I've been told; quite frankly I've read it quite a few times as well, that authors today lack the ability to generate new stories. Granted, with the sheer number of movies, novels, and short-story’s hitting the market it may seem like everything worth saying has been said. The big question I have struggled with lately is whether similar means same. Are the events in a story more important than its characters’, their perception of events, their interaction with events, and their characteristics?

What about the impact of story outcome, if everything else is held equal and I change the outcome, is it the same story – does it really matter to the reader, or does similarity dissuade them from reading on? What if I maintained each characters’ nuances and perceptions but reversed roles, whereby the protagonist is now the antagonist, is the story the same or similar? Can I make this transition without delving into the absurd?
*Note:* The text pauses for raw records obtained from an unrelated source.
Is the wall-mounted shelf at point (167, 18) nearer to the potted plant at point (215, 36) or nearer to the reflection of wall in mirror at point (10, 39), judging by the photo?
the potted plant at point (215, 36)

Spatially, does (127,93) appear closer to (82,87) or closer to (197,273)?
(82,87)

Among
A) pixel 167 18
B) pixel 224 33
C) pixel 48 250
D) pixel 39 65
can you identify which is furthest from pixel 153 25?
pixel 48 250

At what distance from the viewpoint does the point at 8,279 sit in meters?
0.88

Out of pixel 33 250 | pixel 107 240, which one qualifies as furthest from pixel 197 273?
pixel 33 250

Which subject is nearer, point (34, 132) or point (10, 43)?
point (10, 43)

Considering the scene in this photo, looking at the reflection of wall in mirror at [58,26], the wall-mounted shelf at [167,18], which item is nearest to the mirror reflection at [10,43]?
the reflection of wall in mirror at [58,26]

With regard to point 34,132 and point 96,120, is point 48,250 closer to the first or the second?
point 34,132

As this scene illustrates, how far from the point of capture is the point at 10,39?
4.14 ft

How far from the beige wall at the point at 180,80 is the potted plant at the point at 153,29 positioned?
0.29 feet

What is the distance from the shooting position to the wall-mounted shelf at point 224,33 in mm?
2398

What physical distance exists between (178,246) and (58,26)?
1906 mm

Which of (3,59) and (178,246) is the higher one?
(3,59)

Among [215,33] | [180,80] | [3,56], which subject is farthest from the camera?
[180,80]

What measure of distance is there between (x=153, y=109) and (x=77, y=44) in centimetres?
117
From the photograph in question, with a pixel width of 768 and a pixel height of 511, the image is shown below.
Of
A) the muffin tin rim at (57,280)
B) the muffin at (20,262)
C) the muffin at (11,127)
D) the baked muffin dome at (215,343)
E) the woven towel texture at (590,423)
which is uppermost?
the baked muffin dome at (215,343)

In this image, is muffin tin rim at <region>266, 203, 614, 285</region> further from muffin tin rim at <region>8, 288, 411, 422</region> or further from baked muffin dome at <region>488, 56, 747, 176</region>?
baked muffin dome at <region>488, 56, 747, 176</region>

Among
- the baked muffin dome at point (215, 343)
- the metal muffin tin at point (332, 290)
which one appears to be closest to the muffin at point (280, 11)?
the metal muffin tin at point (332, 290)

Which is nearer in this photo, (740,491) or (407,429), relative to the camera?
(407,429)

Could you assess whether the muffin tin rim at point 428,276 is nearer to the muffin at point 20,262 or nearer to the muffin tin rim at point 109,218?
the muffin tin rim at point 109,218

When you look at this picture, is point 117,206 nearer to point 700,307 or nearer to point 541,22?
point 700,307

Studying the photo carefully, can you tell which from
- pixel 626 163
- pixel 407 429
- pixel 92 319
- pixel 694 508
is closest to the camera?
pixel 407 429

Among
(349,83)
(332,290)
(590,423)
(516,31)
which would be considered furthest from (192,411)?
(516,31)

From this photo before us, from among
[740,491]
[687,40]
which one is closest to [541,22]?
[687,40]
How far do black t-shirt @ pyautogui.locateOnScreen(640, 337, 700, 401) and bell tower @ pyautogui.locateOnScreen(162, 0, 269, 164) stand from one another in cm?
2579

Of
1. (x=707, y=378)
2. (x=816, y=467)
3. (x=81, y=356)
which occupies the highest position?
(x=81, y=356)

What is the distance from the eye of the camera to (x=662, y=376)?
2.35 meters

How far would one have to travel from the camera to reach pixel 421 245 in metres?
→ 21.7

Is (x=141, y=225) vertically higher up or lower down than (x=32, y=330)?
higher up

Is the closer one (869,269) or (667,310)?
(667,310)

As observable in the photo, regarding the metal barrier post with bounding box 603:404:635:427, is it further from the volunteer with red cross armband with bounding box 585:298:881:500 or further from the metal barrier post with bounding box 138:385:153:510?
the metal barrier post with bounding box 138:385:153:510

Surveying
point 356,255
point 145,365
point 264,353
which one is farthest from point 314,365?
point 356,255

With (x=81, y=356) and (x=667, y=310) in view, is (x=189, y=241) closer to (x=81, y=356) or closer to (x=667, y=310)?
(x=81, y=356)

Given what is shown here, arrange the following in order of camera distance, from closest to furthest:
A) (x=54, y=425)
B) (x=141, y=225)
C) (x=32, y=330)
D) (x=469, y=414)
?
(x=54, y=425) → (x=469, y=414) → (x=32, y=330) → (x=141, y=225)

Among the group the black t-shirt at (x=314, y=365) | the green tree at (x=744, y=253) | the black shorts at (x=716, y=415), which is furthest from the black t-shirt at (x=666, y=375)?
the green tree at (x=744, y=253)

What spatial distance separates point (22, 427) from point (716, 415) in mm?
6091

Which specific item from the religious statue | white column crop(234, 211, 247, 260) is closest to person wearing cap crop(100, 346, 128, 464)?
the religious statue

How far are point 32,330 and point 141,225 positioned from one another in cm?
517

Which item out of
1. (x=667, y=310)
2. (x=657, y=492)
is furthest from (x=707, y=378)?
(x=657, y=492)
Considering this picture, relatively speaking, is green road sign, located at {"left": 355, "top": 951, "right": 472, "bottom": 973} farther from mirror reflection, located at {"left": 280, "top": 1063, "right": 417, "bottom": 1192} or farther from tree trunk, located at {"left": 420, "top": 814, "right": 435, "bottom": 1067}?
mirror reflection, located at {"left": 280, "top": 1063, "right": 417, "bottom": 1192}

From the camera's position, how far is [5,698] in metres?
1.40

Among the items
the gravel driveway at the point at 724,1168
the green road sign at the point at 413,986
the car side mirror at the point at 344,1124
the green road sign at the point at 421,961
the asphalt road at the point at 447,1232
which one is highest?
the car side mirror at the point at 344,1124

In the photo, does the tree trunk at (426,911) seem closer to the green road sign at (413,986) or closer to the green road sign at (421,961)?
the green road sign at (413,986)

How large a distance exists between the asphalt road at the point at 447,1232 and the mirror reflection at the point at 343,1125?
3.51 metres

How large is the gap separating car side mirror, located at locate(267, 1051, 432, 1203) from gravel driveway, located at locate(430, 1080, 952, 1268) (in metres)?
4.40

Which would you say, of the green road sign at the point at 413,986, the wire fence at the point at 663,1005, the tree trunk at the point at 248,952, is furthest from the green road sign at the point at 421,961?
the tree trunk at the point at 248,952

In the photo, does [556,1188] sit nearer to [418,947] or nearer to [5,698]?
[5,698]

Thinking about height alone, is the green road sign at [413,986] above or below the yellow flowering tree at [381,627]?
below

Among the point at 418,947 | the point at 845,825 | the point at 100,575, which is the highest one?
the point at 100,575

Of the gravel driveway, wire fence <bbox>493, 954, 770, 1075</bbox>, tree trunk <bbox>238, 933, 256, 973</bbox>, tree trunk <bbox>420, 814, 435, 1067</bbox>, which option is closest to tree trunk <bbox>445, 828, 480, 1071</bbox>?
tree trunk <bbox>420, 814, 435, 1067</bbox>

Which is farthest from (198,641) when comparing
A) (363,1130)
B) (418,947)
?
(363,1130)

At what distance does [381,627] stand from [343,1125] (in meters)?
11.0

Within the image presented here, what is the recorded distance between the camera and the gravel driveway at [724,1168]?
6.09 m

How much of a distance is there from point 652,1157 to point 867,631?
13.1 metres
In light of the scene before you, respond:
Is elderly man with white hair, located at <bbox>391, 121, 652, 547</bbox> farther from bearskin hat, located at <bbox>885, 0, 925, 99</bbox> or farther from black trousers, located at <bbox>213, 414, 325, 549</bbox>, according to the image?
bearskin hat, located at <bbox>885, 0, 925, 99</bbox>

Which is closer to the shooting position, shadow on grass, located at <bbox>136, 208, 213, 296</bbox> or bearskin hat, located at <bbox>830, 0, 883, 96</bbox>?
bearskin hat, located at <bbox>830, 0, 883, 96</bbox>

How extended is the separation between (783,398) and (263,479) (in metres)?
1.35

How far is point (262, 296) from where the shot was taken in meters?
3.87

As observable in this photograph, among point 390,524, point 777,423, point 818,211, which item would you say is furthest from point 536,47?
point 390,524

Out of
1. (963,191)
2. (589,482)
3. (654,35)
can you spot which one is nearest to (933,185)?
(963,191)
In a literal sense, if one element or characterization of a story changes, the whole story changes, leaving me to deal directly with similarity. As I think about it, perhaps it is the very nature of similarity versus same that jades the contemporary critic.

I’m not naive to the reality that what an author experiences in book and film impacts or influences his/her writing, I just can’t imagine any work of art dominating style and creativity completely – we are individual at the end of the day, we may perceive as others perceive, but it’s not the same, it’s similar. Again I am left to deal directly with similarity.

Just one of the many reasons why I love to write stories!